> [Brief] Your task is to write out exactly the lines of the listing below, from the first down to the line that holds "genus: Alces".

> [Working data]
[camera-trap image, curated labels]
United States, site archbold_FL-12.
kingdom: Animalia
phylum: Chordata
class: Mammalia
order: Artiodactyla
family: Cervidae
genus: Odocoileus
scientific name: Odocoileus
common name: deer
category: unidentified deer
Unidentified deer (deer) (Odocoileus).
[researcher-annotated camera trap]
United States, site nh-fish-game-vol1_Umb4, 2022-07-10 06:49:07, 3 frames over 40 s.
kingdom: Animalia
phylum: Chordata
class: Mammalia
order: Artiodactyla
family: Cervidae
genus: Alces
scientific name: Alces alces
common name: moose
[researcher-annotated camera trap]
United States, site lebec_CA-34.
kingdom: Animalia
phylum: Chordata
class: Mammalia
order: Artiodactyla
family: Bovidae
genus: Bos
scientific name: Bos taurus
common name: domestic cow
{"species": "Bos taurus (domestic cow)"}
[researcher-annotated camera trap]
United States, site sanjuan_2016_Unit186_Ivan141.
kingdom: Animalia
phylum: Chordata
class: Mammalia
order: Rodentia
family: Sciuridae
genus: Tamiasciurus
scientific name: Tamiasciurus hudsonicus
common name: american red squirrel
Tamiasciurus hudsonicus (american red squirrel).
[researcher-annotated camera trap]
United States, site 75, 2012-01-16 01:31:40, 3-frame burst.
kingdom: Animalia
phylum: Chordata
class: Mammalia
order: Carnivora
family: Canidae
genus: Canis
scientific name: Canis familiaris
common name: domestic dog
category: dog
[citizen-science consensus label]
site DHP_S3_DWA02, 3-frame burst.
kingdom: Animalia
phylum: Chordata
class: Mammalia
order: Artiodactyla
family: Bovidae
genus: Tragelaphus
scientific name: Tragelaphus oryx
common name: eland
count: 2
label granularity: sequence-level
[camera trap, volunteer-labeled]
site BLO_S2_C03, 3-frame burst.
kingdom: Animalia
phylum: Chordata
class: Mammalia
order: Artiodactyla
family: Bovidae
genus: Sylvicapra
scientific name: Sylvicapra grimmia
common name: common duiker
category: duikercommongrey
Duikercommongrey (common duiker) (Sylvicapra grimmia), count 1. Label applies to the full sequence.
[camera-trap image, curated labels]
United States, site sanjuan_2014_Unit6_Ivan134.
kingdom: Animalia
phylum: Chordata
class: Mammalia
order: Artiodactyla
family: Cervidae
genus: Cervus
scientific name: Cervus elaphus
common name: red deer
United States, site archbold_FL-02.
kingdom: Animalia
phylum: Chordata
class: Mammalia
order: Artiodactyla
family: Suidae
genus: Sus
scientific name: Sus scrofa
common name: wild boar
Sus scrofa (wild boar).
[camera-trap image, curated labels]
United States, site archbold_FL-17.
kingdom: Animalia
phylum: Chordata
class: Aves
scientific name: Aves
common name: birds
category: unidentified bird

> [Result below]
[camera-trap image, curated labels]
United States, site archbold_FL-12.
kingdom: Animalia
phylum: Chordata
class: Mammalia
order: Artiodactyla
family: Cervidae
genus: Odocoileus
scientific name: Odocoileus
common name: deer
category: unidentified deer
Unidentified deer (deer) (Odocoileus).
[researcher-annotated camera trap]
United States, site nh-fish-game-vol1_Umb4, 2022-07-10 06:49:07, 3 frames over 40 s.
kingdom: Animalia
phylum: Chordata
class: Mammalia
order: Artiodactyla
family: Cervidae
genus: Alces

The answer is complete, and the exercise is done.